STATED TASK - Locate every line in the items below that contains the word "left" and copy each of those lines.

— START OF SUPPLIED MATERIAL —

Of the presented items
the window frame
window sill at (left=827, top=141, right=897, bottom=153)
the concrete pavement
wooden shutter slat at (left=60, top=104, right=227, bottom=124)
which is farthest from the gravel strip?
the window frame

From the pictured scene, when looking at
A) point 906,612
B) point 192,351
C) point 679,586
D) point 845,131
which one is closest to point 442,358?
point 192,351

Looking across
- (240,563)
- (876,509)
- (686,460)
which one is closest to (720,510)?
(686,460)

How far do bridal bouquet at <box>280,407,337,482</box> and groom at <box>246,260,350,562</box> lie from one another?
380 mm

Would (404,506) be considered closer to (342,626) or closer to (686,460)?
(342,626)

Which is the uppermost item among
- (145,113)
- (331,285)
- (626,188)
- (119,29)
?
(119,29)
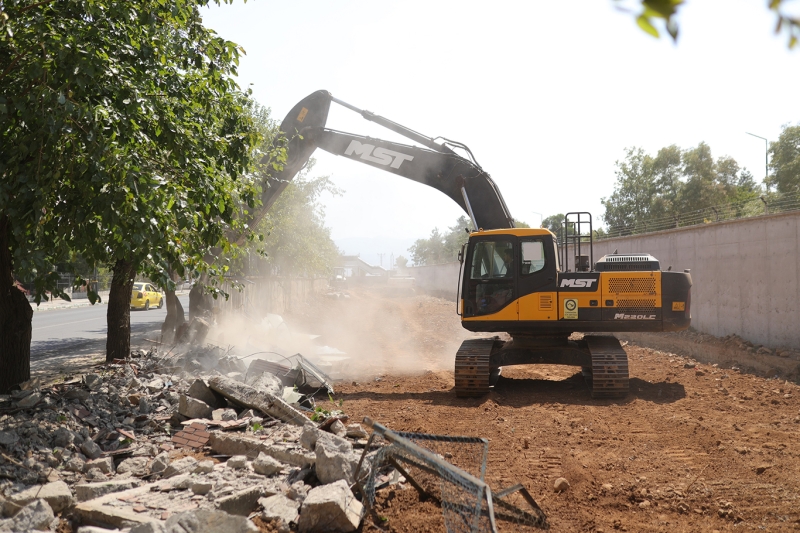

— END OF SUPPLIED MATERIAL —

EXERCISE ANSWER -
window sill at (left=827, top=141, right=897, bottom=153)
wooden shutter slat at (left=60, top=104, right=227, bottom=124)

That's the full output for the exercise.